§ Texte extrait
====

PROCUREUR GÉNÉRAL DU CANADA


demandeur



et




AUBREY POPE


défendeur






MOTIFS DE L"ORDONNANCE ET ORDONNANCE

LE JUGE BLAIS

[1]      Cette demande de contrôle judiciaire porte sur la décision de Robert Vaison, en sa qualité de président du Comité d"appel, par laquelle il a accueilli l"appel de Aubrey Pope de nominations proposées au poste de coordonnateur d"équipe (divers postes), PM-04, Revenu Canada (impôt).
[2]      La demande a été entendue avec trois autres demandes de contrôle judiciaire, toutes trouvant naissance dans la même question. M. Pope, qui agissait en son propre nom, n"était pas présent à l"audience.

LES FAITS

[3]      M. Pope a fait appel d"un certain nombre de nominations proposées par Revenu Canada (impôt), en vertu de l"article 21 de la Loi sur l"emploi dans la fonction publique (LEFP).
[4]      Les candidats ont été évalués avec une panoplie d"outils de sélection. Les connaissances ont été évaluées par un examen écrit. Les capacités ont été évaluées par l"utilisation de la Simulation pour coordonnateur d"équipe (427). Les qualités personnelles ont été évaluées au moyen des réponses des candidats à diverses questions mettant en cause leur comportement.
[5]      Soixante (60) personnes se sont inscrites au concours. Onze (11) ont été rejetées à la présélection, au motif qu"elles ne répondaient pas au critère de l"expérience. Quatre (4) personnes ont retiré leur candidature. Dix (10) personnes ont connu un échec à l"examen écrit de connaissances. Vingt-trois (23) des trente-cinq (35) personnes restantes ont connu un échec à la Simulation pour coordonnateur d"équipe (427). Les douze (12) candidats restants ont tous réussi cette partie de l"évaluation. Les neuf (9) premiers ont été placés sur une liste d"admissibilité.

LA DÉCISION DU COMITÉ D"APPEL

[6]      Le Comité d"appel n"a pu conclure que l"utilisation de la Simulation pour coordonnateur d"équipe (427), telle qu"administrée en l"instance, était un outil sur lequel on pouvait s"appuyer pour dire que le candidat avait été évalué et classé de façon équitable et uniforme pour le facteur très important des capacités.
[7]      Le président du Comité d"appel s"explique ainsi :

     [traduction]

     Il est difficile de conclure que tous les candidats auraient été évalués de façon uniforme et équitable étant donné que six (6) personnes différentes ont constitué huit (8) équipes d"évaluation différentes de trois personnes pour administrer la simulation en cause.
     Le principe du mérite exige que les candidats à un poste pourvu par concours fassent l"objet d"une évaluation comparative afin d"assurer que les nominations proposées se font dans l"ordre du mérite.

====

Lignes du jeu de données
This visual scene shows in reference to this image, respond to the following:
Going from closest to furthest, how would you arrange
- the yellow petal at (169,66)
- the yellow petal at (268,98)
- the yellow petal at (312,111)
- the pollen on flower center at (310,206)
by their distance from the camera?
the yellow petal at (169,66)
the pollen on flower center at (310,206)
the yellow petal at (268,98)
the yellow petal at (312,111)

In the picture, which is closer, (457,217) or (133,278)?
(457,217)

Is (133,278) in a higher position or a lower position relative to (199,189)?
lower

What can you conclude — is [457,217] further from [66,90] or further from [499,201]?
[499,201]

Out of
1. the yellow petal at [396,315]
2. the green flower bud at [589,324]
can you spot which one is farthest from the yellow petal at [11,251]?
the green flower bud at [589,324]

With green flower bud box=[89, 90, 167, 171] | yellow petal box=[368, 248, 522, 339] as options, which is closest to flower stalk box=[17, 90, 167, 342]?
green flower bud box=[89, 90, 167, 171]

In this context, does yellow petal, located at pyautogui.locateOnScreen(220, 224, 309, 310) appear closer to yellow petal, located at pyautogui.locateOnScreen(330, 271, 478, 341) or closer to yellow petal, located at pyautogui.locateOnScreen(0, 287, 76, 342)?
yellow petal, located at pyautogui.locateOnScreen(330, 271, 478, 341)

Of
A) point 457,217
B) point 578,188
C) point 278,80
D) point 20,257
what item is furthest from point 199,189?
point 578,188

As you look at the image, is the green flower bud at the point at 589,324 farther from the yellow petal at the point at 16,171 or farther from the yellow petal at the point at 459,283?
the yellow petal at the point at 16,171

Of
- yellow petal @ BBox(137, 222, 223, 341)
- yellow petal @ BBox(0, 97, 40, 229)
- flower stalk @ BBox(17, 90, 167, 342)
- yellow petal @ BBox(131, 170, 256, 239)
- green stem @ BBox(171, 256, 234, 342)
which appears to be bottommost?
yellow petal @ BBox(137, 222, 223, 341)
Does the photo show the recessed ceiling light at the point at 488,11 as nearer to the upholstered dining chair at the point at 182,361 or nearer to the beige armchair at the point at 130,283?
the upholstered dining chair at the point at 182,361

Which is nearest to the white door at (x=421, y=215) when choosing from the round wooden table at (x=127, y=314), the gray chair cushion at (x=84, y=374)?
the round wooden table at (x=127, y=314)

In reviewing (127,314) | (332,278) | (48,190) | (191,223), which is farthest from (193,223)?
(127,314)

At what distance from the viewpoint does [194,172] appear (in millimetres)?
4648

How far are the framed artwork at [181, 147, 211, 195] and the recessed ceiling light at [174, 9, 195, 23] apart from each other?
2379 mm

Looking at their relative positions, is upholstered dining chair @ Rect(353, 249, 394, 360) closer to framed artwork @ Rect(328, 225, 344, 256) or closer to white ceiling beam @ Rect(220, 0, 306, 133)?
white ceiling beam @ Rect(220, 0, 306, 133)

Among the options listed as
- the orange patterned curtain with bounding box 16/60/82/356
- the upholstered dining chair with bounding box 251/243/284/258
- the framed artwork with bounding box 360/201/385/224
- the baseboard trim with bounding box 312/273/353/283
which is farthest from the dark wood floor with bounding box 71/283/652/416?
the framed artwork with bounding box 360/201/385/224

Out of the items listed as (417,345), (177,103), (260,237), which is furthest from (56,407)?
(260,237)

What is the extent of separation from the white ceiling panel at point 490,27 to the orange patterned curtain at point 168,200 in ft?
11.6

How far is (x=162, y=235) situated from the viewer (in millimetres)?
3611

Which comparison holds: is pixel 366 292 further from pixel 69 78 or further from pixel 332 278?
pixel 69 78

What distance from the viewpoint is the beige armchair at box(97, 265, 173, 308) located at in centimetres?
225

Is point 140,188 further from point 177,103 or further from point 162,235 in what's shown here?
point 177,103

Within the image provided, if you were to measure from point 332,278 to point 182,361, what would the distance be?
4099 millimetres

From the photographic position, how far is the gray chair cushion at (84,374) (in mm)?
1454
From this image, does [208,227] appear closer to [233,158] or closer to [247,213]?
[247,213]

====

§ Consigne
Veuillez relever, dans l'extrait de la décision, chacun des aspects sur lesquels les candidats ont été évalués, avec le moyen employé pour l'évaluer.

§ Réponse
- Connaissances : un examen écrit
- Capacités : la Simulation pour coordonnateur d'équipe (427)
- Qualités personnelles : les réponses des candidats à diverses questions mettant en cause leur comportement